Mengapa hal tersebut bisa terjadi pada diriku? Pertanyaan dasar ini menjadi sebuah keniscayaan yang muncul dalam pikiran kita ketika suatu peristiwa terjadi, terutama untuk sebuah peristiwa yang tidak baik.

Dan jawaban dari pertanyaan ini akan mengukur sejauh mana kedalaman hati kita mampu memikirikannya dan ia akan sangat dipengaruhi oleh bagaimana kita memandang dan menjalani proses kehidupan.

Pola berpikir seperti ini adalah sebuah prinsip dari Kausalitas atau sebab akibat. Prinsip kausalitas berbunyi, “Segala sesuatu membutuhkan sebab untuk meng – ada, kecuali keberadaan itu sendiri.” Secara sederhananya saya ingin mengatakan bahwa tak mungkin ada akibat bila tak ada sebab karena semua akibat itu berasal dari sebab.

Sebagai suatu cara pandang, hukum sebab akibat sudah ada sejak manusia mulai menggunakan akal pikirannya di dunia ini, karena secara alamiah hukum ini melekat dalam berbagai aktivitas dasar kehidupan. Sebab makan mengakibatkan kenyang, sebab mengantuk mengakibatkan tertidur dan sebagainya.

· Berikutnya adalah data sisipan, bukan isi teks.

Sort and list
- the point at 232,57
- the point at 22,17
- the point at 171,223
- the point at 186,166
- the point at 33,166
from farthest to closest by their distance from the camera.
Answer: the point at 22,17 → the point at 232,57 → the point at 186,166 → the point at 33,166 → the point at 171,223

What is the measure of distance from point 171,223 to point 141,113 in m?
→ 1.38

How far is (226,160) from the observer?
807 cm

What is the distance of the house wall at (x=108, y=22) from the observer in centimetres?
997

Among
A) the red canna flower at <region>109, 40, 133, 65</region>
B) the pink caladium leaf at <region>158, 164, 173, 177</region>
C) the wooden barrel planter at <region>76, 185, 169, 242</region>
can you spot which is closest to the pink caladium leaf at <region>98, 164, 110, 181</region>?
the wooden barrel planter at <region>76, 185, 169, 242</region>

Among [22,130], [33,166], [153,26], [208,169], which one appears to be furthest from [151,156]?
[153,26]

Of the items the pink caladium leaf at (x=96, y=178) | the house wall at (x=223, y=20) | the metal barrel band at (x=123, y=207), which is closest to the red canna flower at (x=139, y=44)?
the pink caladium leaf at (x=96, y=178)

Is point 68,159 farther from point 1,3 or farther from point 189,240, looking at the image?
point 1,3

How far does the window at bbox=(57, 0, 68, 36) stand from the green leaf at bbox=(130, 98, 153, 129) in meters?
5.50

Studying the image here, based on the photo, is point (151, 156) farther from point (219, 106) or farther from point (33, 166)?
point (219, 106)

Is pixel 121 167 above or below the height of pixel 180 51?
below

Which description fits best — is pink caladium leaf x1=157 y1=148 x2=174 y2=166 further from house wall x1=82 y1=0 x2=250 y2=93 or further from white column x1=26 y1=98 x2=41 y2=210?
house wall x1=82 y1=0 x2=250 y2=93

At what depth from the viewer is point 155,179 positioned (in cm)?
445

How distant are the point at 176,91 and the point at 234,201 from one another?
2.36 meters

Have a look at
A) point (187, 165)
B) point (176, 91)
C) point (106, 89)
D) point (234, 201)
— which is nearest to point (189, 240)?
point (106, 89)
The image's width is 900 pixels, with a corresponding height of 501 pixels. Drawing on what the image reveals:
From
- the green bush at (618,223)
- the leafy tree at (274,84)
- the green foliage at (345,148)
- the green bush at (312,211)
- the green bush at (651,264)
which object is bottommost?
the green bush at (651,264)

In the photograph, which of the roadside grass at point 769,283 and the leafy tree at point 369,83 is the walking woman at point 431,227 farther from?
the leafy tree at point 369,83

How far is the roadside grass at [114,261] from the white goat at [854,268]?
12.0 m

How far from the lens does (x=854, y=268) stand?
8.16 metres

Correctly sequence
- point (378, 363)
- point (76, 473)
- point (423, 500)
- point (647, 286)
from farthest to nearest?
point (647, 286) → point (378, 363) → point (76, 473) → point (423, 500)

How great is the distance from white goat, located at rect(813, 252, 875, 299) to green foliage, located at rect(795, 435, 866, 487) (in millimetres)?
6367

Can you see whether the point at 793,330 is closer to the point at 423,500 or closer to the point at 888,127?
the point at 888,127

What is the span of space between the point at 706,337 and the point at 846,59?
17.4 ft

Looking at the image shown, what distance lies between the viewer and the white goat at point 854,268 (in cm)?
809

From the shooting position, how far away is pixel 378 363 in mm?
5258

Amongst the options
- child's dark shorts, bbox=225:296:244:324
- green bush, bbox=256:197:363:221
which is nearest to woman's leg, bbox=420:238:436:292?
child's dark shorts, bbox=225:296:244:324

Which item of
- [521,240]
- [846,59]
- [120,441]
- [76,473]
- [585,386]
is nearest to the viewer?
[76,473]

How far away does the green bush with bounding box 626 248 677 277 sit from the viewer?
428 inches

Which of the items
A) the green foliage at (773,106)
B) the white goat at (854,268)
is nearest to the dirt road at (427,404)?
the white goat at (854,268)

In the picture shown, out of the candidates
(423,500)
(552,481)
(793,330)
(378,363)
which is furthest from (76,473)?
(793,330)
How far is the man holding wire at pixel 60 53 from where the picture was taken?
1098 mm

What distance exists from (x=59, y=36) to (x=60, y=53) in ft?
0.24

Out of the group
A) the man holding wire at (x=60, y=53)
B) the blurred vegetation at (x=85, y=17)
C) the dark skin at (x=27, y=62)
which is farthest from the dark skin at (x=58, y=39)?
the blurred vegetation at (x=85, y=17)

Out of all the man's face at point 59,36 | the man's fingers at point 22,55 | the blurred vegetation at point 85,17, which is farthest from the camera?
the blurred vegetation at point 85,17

Sebagian manusia mungkin menganggap ini sebuah siklus yang biasa saja, sudah menjadi ketentuan dan memang sudah begitu adanya. Namun  sebagian manusia yang yang tidak puas dengan pola–pola sederhana seperti contoh di atas, menganggapnya sebagai suatu fenomena yang membutuhkan pemikiran mendalam untuk mendapatkan jawaban sebenarnya.

Sayangnya, seringkali dalam proses tersebut yang dihasilkan adalah kekeliruan dalam membuat kesimpulan karena salah dalam menggunakan asumsi yang mendasarinya. Terkadang sebuah akibat yang muncul kita simpulkan terjadi karena sebuah sebab yang salah. Kesalahan berpikir ini disebut dengan post hoc ergo propter hoc. (untuk lebih jelasnya tentang post hoc ergo propter hoc bisa di baca pada artikel Intelektual Kuldesak dan Mitos)

Kita simpulkan misalnya bahwa kita saat ini menderita karena perbuatan si A yang mendzolimi kita.  Jika ditilik dari sifat  kausalitas yang saya sebutkan di atas, tentunya kita perlu untuk menganalisanya terlebih dahulu. Satu sebab yang sama akan menghasilkan akibat yang sama. Jika kita mengalami sebuah pendzoliman saat ini, sebagai makhluk yang diberi kemampuan untuk berpikir tentu kita harus memikirikan lebih dalam dan benar tentang sebab akibatnya. Jika dzolim adalah sebuah akibat yang kita terima tentunya sesuai dengan prinsip kausalitas, maka dzolim juga adalah sebuah sebab. Dzolim yang kita terima adalah juga karena dzolim yang pernah kita lakukan.

Jika hati dipenuhi dengan kejernihan berpikir, maka sebuah akibat tidak baik yang kita alami tidak akan kita munculkan sebuah pertanyaan, “mengapa hal tersebut bisa terjadi pada diriku?” namun melainkan akan kita kembalikan ke diri sendiri dengan sebuah pertanyaan, “apa yang telah aku lakukan hingga ini terjadi?”  Semoga kita semua diberi kejernihan hati dan kebijakan berpikir.